* begin RECORDED INFORMATION *

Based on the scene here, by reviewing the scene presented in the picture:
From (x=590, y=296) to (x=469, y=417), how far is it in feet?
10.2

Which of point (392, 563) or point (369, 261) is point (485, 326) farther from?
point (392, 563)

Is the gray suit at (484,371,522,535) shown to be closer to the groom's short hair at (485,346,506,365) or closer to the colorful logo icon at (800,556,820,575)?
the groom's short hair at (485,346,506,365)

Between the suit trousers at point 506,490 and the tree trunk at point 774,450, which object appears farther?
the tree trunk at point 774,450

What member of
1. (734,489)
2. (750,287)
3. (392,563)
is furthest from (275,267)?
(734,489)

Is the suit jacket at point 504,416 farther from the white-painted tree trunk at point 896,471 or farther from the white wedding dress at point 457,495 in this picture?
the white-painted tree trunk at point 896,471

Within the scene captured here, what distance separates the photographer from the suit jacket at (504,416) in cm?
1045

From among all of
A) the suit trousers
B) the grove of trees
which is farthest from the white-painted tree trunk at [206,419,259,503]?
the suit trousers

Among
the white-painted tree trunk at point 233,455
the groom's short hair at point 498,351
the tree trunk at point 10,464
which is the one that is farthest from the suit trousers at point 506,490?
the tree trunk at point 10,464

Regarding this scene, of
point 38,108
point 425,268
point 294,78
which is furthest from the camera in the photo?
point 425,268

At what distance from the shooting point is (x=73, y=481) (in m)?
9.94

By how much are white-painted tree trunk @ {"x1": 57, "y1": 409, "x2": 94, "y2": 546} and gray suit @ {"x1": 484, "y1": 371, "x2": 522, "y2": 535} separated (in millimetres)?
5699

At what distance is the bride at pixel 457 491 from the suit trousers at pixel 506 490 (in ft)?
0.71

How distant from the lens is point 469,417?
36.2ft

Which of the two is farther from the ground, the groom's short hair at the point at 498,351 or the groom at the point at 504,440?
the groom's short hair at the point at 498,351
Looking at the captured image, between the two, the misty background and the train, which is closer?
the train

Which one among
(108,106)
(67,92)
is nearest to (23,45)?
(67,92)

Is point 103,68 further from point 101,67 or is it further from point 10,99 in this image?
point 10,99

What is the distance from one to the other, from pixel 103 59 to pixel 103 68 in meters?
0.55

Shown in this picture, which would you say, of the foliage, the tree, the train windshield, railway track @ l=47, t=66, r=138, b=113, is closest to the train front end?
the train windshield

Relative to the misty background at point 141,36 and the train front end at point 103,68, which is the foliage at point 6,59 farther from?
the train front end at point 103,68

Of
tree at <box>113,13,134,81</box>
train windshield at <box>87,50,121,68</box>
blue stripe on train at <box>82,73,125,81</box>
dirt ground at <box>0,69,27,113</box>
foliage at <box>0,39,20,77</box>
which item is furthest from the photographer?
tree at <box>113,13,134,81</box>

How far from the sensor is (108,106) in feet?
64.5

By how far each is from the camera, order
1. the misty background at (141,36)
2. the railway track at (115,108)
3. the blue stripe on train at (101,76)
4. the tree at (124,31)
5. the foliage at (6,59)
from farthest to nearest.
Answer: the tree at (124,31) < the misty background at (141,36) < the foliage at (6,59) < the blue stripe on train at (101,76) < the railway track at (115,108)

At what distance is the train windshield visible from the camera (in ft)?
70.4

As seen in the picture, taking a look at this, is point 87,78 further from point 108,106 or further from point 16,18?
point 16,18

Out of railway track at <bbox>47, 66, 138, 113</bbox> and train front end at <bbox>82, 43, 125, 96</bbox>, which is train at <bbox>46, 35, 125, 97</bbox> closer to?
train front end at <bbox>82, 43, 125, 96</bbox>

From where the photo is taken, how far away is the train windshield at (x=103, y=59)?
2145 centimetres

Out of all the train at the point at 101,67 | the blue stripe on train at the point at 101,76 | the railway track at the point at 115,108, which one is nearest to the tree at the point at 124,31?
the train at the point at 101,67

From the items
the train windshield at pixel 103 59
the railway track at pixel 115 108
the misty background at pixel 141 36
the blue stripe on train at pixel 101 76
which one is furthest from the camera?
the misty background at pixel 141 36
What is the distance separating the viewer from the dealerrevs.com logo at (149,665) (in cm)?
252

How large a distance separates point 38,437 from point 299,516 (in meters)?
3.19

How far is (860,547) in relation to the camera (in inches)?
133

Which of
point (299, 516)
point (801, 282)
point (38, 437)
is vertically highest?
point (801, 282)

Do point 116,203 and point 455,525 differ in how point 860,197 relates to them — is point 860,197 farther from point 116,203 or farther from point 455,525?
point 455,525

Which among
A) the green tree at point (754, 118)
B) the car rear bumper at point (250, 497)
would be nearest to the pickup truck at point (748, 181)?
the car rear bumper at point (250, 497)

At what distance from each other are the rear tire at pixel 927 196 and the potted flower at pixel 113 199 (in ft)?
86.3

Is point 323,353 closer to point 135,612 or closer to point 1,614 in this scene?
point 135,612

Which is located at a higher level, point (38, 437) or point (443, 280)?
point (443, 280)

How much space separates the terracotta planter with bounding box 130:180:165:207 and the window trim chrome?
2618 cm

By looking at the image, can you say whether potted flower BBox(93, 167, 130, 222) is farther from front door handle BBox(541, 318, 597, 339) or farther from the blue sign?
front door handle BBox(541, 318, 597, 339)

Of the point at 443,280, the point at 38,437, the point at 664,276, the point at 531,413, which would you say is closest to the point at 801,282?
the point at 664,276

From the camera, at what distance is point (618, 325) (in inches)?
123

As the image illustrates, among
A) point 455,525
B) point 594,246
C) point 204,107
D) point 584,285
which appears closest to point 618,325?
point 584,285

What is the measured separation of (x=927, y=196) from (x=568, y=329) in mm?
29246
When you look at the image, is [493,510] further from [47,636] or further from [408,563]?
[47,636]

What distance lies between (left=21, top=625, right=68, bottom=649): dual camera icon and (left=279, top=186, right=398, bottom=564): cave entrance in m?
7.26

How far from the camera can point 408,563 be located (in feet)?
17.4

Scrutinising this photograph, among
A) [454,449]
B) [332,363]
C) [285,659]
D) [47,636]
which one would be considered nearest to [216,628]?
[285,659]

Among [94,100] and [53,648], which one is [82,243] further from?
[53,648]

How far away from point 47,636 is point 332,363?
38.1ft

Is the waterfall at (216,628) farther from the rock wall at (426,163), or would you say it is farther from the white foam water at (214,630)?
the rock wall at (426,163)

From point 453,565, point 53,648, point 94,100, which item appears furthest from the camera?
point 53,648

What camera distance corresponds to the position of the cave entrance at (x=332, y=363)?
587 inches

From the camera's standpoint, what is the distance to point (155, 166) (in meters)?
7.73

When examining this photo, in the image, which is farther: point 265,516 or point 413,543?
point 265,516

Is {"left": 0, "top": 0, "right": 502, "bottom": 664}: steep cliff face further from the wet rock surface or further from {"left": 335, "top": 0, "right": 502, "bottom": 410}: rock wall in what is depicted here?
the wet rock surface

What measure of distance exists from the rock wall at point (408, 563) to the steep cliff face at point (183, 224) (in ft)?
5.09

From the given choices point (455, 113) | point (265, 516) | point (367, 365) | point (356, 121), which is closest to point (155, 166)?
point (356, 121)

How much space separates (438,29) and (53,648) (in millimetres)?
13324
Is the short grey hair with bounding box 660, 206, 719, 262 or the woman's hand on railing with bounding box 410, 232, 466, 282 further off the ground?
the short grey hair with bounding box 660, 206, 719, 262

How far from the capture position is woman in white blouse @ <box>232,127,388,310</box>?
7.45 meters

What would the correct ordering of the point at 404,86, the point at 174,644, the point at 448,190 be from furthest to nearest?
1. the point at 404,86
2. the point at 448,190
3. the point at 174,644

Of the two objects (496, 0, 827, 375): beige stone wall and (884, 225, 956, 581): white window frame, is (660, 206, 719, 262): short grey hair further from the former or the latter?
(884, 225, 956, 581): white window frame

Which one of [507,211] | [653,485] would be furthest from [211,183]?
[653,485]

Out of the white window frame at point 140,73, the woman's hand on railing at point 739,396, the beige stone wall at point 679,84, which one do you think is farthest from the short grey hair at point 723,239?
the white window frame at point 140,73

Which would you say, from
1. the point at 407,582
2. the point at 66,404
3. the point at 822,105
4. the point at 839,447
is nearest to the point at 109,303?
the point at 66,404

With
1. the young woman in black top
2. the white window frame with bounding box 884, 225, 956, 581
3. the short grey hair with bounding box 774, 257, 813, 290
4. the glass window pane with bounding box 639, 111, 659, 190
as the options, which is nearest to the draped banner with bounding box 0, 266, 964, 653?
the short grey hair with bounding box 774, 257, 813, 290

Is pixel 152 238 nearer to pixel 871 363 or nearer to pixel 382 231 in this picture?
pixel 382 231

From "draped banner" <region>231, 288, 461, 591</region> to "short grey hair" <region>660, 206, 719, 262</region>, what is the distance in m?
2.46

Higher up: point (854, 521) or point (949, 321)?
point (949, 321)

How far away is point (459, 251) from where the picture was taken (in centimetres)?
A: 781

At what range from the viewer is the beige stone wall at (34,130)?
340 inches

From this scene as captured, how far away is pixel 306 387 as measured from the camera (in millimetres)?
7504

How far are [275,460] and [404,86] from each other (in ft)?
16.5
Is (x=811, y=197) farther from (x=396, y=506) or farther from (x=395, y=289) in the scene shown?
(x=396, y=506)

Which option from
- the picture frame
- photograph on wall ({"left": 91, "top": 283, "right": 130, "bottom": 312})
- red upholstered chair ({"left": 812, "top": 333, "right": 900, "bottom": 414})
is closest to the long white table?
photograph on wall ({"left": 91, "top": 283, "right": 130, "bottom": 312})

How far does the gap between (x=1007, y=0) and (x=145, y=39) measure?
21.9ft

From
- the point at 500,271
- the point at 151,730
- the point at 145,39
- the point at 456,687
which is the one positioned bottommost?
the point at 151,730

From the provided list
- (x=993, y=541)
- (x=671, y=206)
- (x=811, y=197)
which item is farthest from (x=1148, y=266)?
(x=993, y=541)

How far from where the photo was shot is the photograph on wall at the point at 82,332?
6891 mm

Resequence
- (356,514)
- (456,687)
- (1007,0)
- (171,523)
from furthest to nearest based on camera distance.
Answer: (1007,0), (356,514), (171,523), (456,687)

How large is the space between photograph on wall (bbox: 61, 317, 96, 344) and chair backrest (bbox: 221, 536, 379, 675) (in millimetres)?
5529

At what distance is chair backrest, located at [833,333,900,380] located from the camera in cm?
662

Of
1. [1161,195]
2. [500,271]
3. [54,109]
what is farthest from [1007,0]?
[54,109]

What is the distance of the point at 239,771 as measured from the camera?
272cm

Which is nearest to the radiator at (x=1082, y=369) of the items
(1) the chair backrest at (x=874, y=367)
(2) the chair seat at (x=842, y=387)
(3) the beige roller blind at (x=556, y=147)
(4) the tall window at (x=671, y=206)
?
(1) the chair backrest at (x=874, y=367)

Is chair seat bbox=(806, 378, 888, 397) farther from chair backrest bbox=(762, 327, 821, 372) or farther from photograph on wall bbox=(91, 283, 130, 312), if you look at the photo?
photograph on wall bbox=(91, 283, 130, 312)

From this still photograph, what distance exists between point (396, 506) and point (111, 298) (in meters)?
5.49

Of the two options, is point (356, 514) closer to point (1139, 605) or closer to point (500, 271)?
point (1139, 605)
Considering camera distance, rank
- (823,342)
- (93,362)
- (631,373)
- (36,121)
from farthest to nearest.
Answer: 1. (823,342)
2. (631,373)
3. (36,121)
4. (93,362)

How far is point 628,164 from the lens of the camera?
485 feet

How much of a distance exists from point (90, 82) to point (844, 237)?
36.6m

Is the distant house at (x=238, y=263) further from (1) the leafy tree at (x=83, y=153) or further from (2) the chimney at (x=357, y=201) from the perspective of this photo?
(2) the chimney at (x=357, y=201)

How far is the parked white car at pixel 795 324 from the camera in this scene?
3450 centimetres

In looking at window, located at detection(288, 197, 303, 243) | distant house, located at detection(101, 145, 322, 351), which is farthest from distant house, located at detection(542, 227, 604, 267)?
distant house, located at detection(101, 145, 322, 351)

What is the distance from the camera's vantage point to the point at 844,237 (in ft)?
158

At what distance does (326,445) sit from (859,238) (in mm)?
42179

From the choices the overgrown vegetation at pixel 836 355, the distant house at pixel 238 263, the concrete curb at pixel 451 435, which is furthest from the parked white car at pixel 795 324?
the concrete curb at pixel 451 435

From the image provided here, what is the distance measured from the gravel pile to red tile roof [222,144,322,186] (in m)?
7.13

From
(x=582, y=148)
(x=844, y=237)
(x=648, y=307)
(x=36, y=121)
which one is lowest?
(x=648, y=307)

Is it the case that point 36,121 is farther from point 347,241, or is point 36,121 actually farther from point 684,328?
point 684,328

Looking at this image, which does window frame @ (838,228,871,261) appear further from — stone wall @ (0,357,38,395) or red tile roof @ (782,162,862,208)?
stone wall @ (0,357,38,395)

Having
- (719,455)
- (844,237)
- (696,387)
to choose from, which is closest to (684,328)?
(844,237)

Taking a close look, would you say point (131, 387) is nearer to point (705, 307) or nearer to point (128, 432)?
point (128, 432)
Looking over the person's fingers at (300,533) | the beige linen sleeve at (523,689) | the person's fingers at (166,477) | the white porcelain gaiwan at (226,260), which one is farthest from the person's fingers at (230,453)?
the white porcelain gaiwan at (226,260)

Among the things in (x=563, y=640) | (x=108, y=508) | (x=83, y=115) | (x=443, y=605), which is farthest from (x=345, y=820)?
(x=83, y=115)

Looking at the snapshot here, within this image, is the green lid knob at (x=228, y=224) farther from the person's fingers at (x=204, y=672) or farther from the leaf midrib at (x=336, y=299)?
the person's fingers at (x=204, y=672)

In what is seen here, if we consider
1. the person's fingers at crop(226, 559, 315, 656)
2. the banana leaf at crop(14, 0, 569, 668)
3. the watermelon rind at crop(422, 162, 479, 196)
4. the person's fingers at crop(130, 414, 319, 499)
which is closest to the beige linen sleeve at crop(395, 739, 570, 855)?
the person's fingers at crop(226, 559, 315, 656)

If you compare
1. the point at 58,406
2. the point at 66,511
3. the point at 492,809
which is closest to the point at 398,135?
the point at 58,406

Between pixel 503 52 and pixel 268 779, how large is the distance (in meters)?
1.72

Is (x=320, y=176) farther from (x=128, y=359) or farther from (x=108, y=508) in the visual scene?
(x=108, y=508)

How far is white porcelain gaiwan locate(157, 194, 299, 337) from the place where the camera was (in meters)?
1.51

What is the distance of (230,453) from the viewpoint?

* end RECORDED INFORMATION *

- [AIM]: Your task is to write out the lines from the one with "Is it the case" through the end of the records, exactly and with nothing added.

- [ANSWER BELOW]:
Is it the case that point 36,121 is farther from point 347,241, or is point 36,121 actually farther from point 684,328?
point 684,328

Looking at this image, which does window frame @ (838,228,871,261) appear further from — stone wall @ (0,357,38,395) or red tile roof @ (782,162,862,208)?
stone wall @ (0,357,38,395)

Having
- (719,455)
- (844,237)
- (696,387)
to choose from, which is closest to (684,328)?
(844,237)

Taking a close look, would you say point (131, 387) is nearer to point (705, 307) or nearer to point (128, 432)?
point (128, 432)
Looking over the person's fingers at (300,533) | the beige linen sleeve at (523,689) | the person's fingers at (166,477) | the white porcelain gaiwan at (226,260), which one is farthest from the person's fingers at (230,453)?
the white porcelain gaiwan at (226,260)

Among the things in (x=563, y=640) | (x=108, y=508) | (x=83, y=115) | (x=443, y=605), which is farthest from (x=345, y=820)?
(x=83, y=115)

Looking at the snapshot here, within this image, is the green lid knob at (x=228, y=224) farther from the person's fingers at (x=204, y=672) or farther from the leaf midrib at (x=336, y=299)?
the person's fingers at (x=204, y=672)

In what is seen here, if we consider
1. the person's fingers at crop(226, 559, 315, 656)
2. the banana leaf at crop(14, 0, 569, 668)
3. the watermelon rind at crop(422, 162, 479, 196)
4. the person's fingers at crop(130, 414, 319, 499)
which is closest to the beige linen sleeve at crop(395, 739, 570, 855)?
the person's fingers at crop(226, 559, 315, 656)

If you compare
1. the point at 58,406
2. the point at 66,511
3. the point at 492,809
which is closest to the point at 398,135?
the point at 58,406

Between pixel 503 52 and pixel 268 779, how large is the distance (in meters)?
1.72

Is (x=320, y=176) farther from (x=128, y=359) or farther from (x=108, y=508) in the visual scene?
(x=108, y=508)

How far is white porcelain gaiwan locate(157, 194, 299, 337) from the place where the camera was (in meters)?
1.51

What is the distance of (230,453) from the viewpoint?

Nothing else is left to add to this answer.